Oh, if only there was some magical book out there that cracked the “kid” code of all the goofy stuff they constantly do that makes you scratch your head. I’ve compiled a list of the Top Ten things I wish they WOULD put in those parenting books:
- Why, after you spend your time washing, drying, folding, and separating into appropriate piles, why it always ends up on the floor/bed/chair/end table/desk… (That is, if they take it upstairs to begin with)
- Why are computers so fascinating to little ones? And why, oh why, must they bash on them (and other important items) like a drum?
- Why adding one little body into your big king-sized bed suddenly means no room for anyone to sleep?
- Why children have a fascination with stashing things instead of putting them away.
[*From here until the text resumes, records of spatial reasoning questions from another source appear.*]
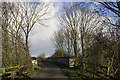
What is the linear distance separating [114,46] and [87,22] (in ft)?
31.4

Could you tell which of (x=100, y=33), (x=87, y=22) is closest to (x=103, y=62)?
(x=100, y=33)

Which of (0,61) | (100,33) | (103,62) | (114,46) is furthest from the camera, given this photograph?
(100,33)

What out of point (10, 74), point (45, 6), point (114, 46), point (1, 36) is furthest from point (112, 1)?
point (45, 6)

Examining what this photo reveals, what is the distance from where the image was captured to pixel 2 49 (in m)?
4.99

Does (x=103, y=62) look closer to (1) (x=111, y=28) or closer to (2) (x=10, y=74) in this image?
(1) (x=111, y=28)

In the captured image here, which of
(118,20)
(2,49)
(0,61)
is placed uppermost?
(118,20)

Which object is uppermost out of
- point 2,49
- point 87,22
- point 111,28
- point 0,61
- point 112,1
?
point 87,22

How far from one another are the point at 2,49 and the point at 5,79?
1.62m

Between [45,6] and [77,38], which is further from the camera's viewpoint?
[77,38]

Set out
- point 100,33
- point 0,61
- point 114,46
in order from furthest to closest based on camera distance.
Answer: point 100,33 < point 114,46 < point 0,61

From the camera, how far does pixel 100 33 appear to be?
856cm

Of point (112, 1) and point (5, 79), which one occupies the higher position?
point (112, 1)

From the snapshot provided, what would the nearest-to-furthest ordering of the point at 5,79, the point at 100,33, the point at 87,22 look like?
1. the point at 5,79
2. the point at 100,33
3. the point at 87,22

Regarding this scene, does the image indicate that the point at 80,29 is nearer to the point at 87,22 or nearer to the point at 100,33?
the point at 87,22
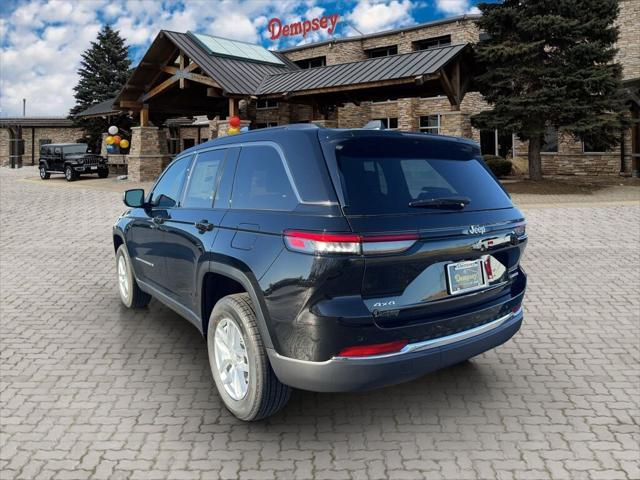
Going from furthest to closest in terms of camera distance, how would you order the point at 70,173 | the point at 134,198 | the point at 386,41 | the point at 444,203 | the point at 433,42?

Evidence here:
- Why is wearing food a “thing?”
- How do children have pinpoint laser-like accuracy to zero in on dad’s junk?
- Why paper isn’t an acceptable item to write on?
- Why, if it isn’t staring them in their faces, can’t they look for something themselves? Case and point – the Rotten Meat Van™ incident:
- Why are kids allergic to taking off their clothes appropriately?
- And last, but certainly not least..Why can’t they fall asleep somewhere normal. Like, in a bed?!
What would YOU add to this list? I can’t wait to hear it!
Despite their crazy stuff, I love it all. Every last second, including this one that seems just like yesterday.
(And that your children will likely and simultaneously explode your heart from love and make you a lunatic.)